Potholes in the global conveyor
(1) Arctic and (2) ubiquitous eddies

Thermohaline circulation has been viewed as a conveyor, globally linked with overturning in the high N Atlantic. The idea excites imagination.

We think of sinking plumes travelling from high latitudes along continental margins right-(left-) bounded in N(S) hemispheres, gradually succumbing to frictional slumping and eddies. A by-now-classic view (modified slightly) is shown in Fig 1.

FIGURE 1

There are at least two things wrong.

First, the Greenland Sea is not the northern terminus, while the Arctic Ocean only supplies varying discharges of freshwater. Rather, 6 to 8 Sv of Atlantic water enter the Arctic via the Barents Sea and Fram Strait and a third conveyor path returns about 1 Sv Pacific water via Bering Strait. Within the Arctic, processes involving both sea ice and shelf/basin exchanges profoundly affect and are affected by conveyor loops. The message is the Arctic is a fully interactive player on the global conveyor, as highlighted in Fig 2 (where some of the high latitude pathways are after Mauritzen, 1996, Deep-Sea Res., and subtropical pathways are from Rahmstorf, 1997, Nature).

FIGURE 2


Second, we ask fundamentally: What makes the conveyor "go"? Classically we appeal to buoyancy loss leading to sinking and ejecting plumes. It is a little like trying to push on a string. That's classical mechanics: seeking forced response to applied forcing which has been the basis for ocean dynamics. The problem is we only play with "half a deck" -- dynamically. The other "half" is that the oceans -- just as any dynamical system with vastly more degrees of freedom than we can ever treat -- exhibits statistical mechanical forces due to gradients of entropy, S, with respect to flow configurations (or w.r.t. anything else), where.

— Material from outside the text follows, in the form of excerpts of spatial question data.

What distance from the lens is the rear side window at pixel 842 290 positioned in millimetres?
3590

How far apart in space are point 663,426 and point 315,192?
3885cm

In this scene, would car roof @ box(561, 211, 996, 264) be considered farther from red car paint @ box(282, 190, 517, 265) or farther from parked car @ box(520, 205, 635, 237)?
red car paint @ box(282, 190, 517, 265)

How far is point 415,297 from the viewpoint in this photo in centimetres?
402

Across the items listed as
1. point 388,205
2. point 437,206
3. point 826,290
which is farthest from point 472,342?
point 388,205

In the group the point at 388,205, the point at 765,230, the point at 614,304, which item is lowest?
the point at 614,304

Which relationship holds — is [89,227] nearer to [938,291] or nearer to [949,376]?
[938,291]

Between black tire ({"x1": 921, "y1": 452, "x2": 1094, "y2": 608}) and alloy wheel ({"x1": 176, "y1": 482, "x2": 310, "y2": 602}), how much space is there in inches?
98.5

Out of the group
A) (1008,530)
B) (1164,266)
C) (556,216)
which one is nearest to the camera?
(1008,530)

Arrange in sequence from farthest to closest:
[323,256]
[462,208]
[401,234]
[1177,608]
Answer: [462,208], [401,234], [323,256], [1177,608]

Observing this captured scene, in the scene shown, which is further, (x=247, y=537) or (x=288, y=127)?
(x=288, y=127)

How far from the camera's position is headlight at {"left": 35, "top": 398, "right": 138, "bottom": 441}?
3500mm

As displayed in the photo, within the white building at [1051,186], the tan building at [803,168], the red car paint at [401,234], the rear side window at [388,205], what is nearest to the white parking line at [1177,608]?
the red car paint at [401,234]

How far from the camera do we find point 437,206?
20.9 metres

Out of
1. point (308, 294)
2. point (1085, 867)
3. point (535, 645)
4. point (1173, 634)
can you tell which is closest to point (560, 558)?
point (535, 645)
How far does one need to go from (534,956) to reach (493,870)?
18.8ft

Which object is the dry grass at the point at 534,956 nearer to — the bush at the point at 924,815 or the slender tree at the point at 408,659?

Statistical mechanics is expressed, in part, when eddies in the presence of bottom topography force mean flows ("neptune"). Resulting neptune circulation resembles abyssal conveyor flows, allowing sunken watermasses to "go for a ride" rather than "push the string". We learn to view the conveyor in two linked parts. Surface forcing induces sinking in vertical part while entropy gradient forcing sustains lateral circulation, evacuating newly formed deepwater, feeding back on vertical exchange.

A curious question arises. If eddies keep the conveyor going even if overall climate changes (presuming the statistics of eddies don't change too much), then does the conveyor act as an agent for or against climate change? The answer comes in two competing/complementing mechanisms.

What are mechanisms for change? While vertical processes are influenced by altered surface forcing, lateral circulation is more persistent than modern theories or models suggest. The conveyor more effectively evacuates NADW (this is not overturning streamfunction!) and conveyor branches also sweep beyond Nordic seas and through the Arctic. Is the climate system more persistent? Maybe not. Effective lateral circulation can enhance sensitivity of vertical processes. Thus far we don't know which "wins".

FIGURE 3

Preliminary efforts use a model with variable grid spacing from 200 km to 14 km, with 31 levels. Grid geometry (Fig. 3) is designed to allow faithful treatment of an interactive Arctic. Initialized with climatological T and S, the model is forced with climatological windstress and (for testing) restoring SST and SSS. Integrated to quasi-equilibrium (300 yr) we've used tracer releases and bundled flow vectors to construct schematically principle conveyor branches (Fig. 3).

A zonal section (Fig 4) across the North Atlantic ("A" on Fig 3) shows the important property that conveyor branches remain tightly bound against continental margins. This is a consequence of neptune more than buoyant plume dynamics.

FIGURE 4

And tracers are fun! A tracer was imposed to "tag" the upper N Pacific in order to follow routes back to the N Atlantic through the S Atlantic. Vertical section ("B" on Fig 3) shows three distinct cores of N Pacific water in the S Atlantic (Fig 5). Two shallower cores have travelled through Drakes Passage and the Indonesian Passage. A third (deep core) is water from Bering Strait, which mixed and sank in the Arctic and Greenland Seas, and was carried with DWBC.